It is a mistaken notion that weight loss surgery patients cannot lead a nutritionally sound life. The assumption is due to the restrictive and malabsorptive nature of the surgery it is impossible to eat a nutritionally sound diet. However, when healthy food choices are combined with a solid vitamin and mineral supplement program bariatric patients do enjoy sound nutritional health. In fact, after surgery, most weight loss patients are more nutritionally healthy than before surgery.
Furthermore, evidence suggests most Americans should take vitamin and mineral supplements to ensure nutritional wellness. In the 2005 Dietary Guidelines published jointly by the Department of Agriculture and Department of Health & Human Services the government concedes that dietary supplements are a useful source of nutrients when nutritional needs are not being met through diet.

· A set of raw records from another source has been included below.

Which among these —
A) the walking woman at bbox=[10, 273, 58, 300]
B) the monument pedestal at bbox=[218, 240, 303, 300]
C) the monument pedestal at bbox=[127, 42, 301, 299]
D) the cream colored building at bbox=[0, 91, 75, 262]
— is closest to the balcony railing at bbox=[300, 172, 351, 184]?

Here's the quote: "A basic premise of the Dietary Guidelines is that nutrient needs should be met primarily through consuming foods. . . In certain cases, fortified foods and dietary supplements may be useful sources of one or more nutrients that otherwise might be consumed in less than recommended amounts."
In most cases Americans, even those criticizing gastric bypass, don't meet their RDI of vitamins. Furthermore, most Americans do not know the specific guidelines are for vitamin and mineral intake. Even more alarming, because Americans do not consistently have annual check-ups and blood work, many do not know the state of their nutritional health.
WLS patients who return annually to their bariatric centers undergo blood tests to screen for nutritional health. Most patients meet with a nutritionist to assess vitamin and mineral needs and make adjustments for better health. Gastric bypass patients are on top of the nutritional game when they follow the program.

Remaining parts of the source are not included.